By Lefteris Karagiannopoulos OSLO, Sept 18 (Reuters) – A consortium planning to build Britain’s Triton Knoll offshore wind park will buy 90 giant turbines from MHI Vestas, it said on Monday, in what the maker said was the first announced deal for its record 9.5 megawatt (MW) capacity product.
A final investment decision for the wind park, in Britain’s North Sea, is likely in 2018 with full onshore construction starting shortly after, and offshore construction starting in 2020, it added.
The 9.5 MW turbine, made by a joint venture between Japan’s Mitsubishi Heavy Industries and Denmark’s Vestas , has the world’s largest capacity, designed to challenge an 8.0 megawatt turbine by Siemens Gamesa, the market leader in the growing offshore market.
“This is the first announced project,” for MHI Vestas’ new turbine, a company spokesman told Reuters.
He couldn’t confirm if Triton Knoll will be the first wind farm to actually use the product though. Asked if there are more deals under negotiation, he declined further comment.

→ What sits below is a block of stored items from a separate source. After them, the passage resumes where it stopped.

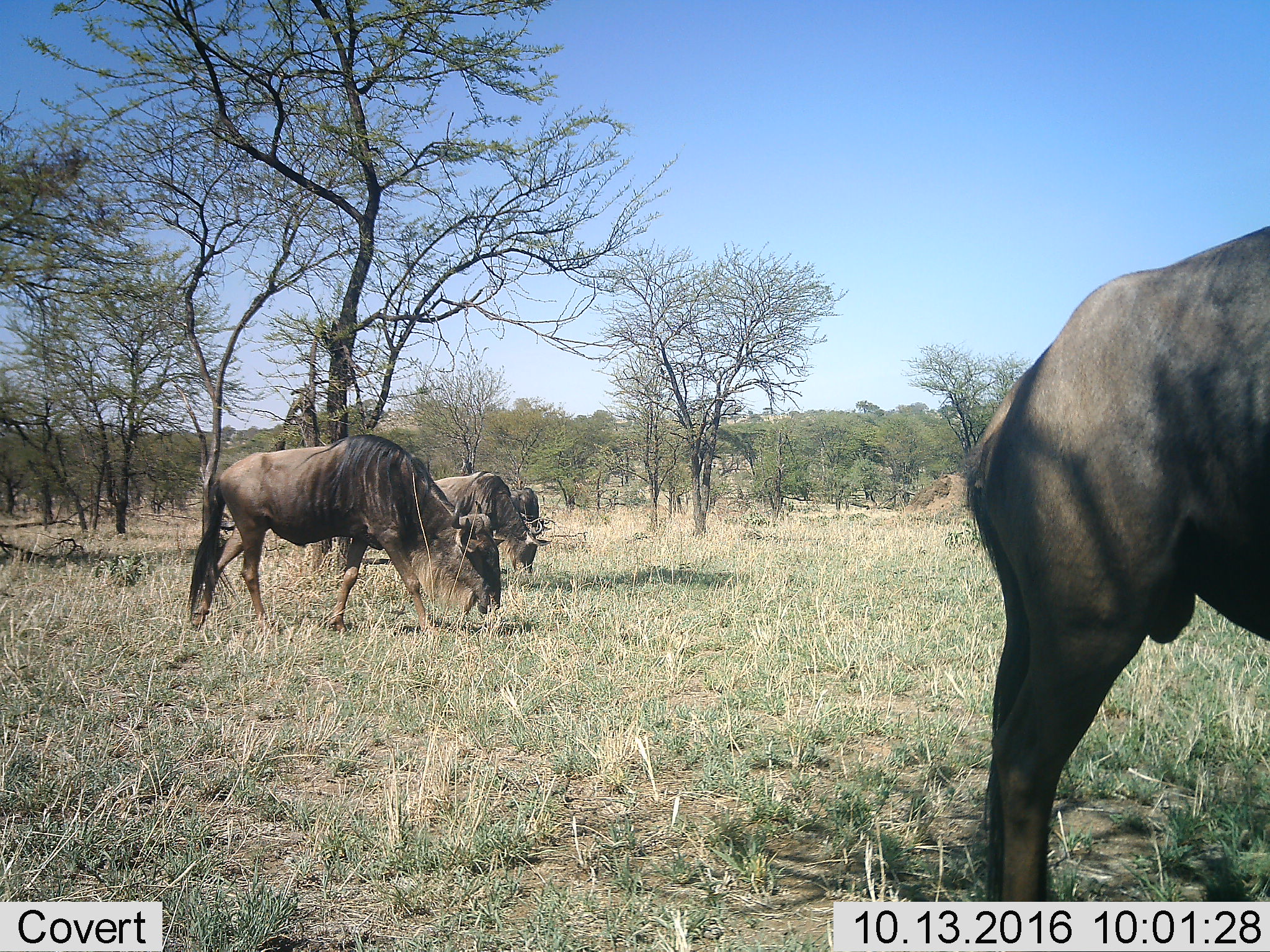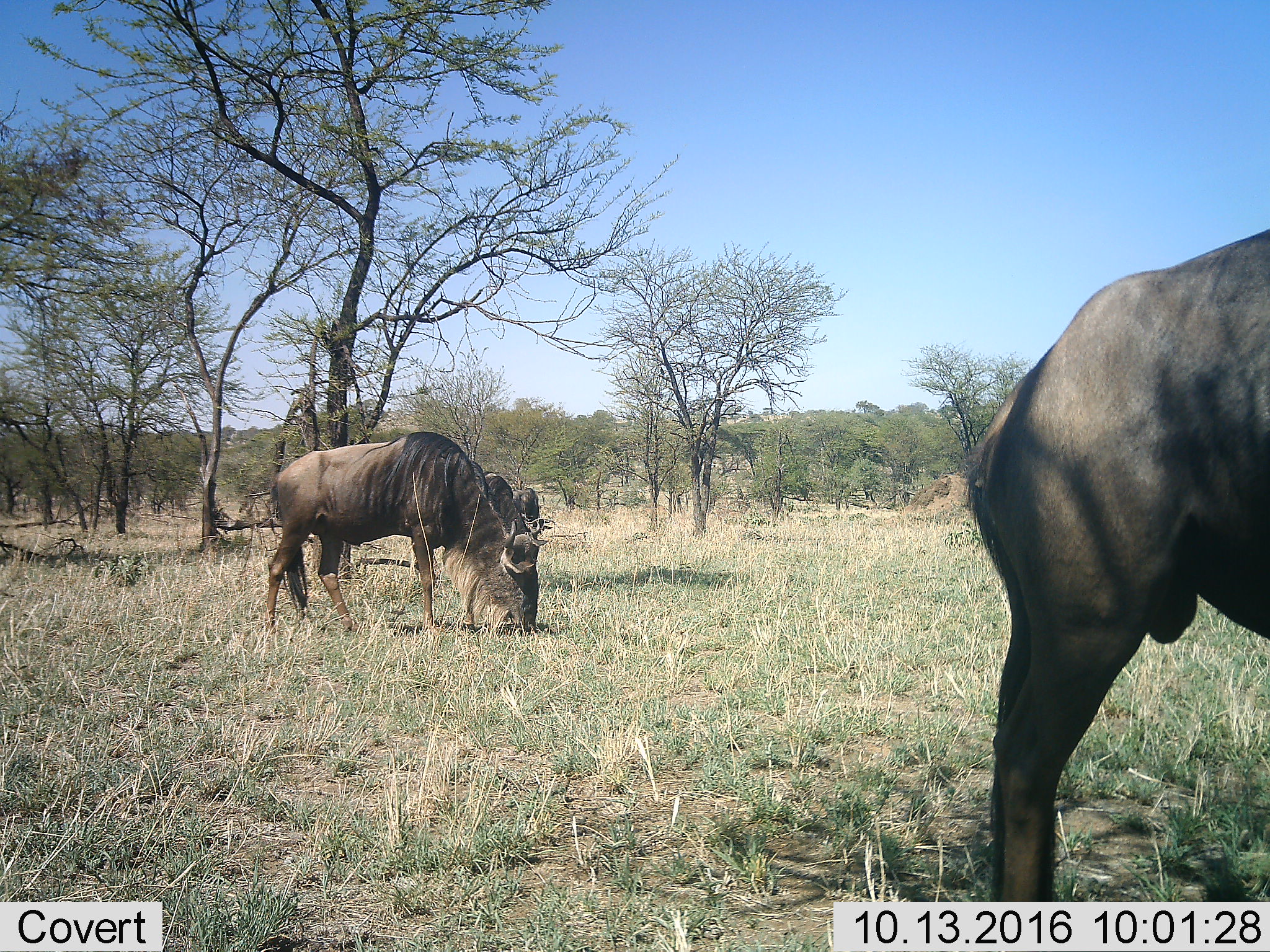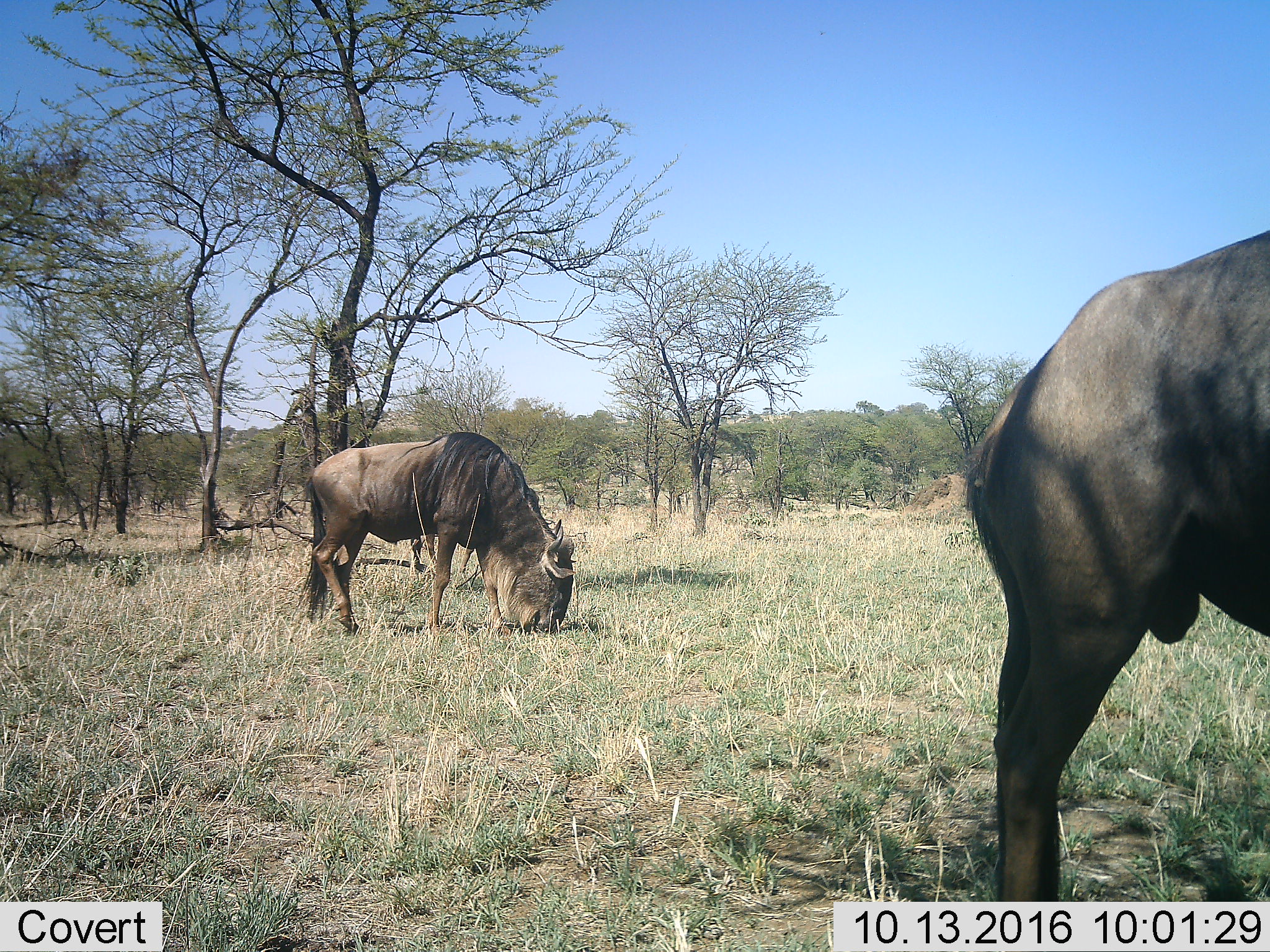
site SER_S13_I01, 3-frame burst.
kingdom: Animalia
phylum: Chordata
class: Mammalia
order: Artiodactyla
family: Bovidae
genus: Connochaetes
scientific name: Connochaetes taurinus taurinus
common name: blue wildebeest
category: wildebeestblue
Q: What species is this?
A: Wildebeestblue (blue wildebeest) (Connochaetes taurinus taurinus).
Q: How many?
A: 4.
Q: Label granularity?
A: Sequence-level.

MHI Vestas is targeting Britain and continental Europe to sell its 9.5 MW megaturbine, for projects “particularly in the North Sea,” added the spokesman.
A skyscraper turbine of this size, towering at just below 200 metres in total, can deliver power to about 8,300 British homes, MHI Vestas data show.
Both MHI Vestas and Triton Knoll refused to disclose the value of the contract.
The world’s three leading offshore wind operators – DONG Energy, EnBW and Vattenfall – all told Reuters they were eyeing megaturbines to adapt to dwindling government handouts.
Germany’s Innogy and Norway’s Statkraft won a public tender for the 860 megawatt Triton Knoll offshore wind project earlier this month, with a 50-50 joint venture.
Norway’s Statkraft is going to divest its shareholding in the project before an investment decision is made, a company spokesman told Reuters.